Wednesday, 12/20/2006 6:40:11 PM

Wednesday, December 20, 2006 6:40:11 PM

Post# of 3652
Basically, a company resorting to PIPE financing is like a couple going to a loan shark to finance their mortgage payments.

PIPE financing is the number one reason why most pink sheet companies implode, imho.

There are several reasons for this. Partly it's the "death spiral convertibles", partly, the fact that the very companies financing the Pinksheets are also shorting the stock (and covering cheap with the shares they're getting as a result of the PIPE deal) and lastly, the terms of the financing are enough to doom the company to an impossible-to-meet payment plan.

Just think of a $50K a year couple, already saddled by debt, buying a $500K house with an adjustable rate mortgage, interest only, no money down!

No matter how impressive their credentials, or income potential, the debt burden would be enough to bury them.

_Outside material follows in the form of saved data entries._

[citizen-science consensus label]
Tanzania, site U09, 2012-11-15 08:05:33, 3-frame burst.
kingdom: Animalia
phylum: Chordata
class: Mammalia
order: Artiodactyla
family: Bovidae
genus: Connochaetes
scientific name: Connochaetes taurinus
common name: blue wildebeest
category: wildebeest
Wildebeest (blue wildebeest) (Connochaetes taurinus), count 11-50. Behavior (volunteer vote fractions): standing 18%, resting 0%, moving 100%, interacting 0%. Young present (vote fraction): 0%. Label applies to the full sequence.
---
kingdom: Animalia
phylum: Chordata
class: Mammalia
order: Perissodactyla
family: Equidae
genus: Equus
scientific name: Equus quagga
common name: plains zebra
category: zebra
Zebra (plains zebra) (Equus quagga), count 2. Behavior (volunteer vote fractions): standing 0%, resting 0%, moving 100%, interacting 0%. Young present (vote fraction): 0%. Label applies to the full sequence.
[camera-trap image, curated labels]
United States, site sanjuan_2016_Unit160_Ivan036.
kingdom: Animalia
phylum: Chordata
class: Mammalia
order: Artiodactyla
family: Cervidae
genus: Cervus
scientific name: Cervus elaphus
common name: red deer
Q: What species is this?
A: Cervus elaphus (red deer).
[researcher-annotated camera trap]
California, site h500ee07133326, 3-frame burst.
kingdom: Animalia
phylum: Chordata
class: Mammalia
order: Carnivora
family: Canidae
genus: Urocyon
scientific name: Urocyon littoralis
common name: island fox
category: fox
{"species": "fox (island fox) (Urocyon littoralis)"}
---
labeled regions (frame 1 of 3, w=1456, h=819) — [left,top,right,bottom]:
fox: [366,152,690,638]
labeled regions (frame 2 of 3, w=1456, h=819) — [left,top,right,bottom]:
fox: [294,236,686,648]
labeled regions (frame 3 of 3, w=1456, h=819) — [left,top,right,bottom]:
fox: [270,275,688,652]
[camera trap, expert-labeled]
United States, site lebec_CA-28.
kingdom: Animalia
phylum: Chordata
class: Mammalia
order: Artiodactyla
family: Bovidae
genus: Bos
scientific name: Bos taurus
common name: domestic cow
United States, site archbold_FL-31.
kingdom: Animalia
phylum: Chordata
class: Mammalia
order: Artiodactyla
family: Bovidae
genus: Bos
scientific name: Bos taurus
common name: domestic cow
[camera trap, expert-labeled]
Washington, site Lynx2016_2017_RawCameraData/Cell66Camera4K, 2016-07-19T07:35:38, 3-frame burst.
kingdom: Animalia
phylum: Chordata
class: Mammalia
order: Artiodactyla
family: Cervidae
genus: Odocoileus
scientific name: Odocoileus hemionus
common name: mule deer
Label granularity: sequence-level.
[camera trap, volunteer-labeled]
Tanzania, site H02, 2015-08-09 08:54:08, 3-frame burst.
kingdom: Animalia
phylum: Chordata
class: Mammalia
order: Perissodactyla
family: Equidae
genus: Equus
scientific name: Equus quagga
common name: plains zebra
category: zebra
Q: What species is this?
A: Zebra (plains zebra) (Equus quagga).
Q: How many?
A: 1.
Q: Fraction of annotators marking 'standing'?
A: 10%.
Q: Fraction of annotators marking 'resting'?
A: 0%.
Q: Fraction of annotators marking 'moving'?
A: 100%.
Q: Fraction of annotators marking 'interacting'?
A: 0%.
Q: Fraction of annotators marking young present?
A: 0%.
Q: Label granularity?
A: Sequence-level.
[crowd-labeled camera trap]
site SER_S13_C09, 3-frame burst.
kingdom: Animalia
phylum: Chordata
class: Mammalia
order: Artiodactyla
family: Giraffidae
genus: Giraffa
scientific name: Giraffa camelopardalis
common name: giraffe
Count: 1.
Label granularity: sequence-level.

Imagine then that the very bank that lent them the money were then in a position to add an additional $5K a month in debt to their monthly burden...

However, worse still, is the fact that some cynical CEOs enter into an agreement with a PIPE financer, knowing full well that the company will never survive. The company is a sham, never designed to survive, but merely an excuse for the CEO to collect a nice bonus check, in full cooperation with the PIPE financiers.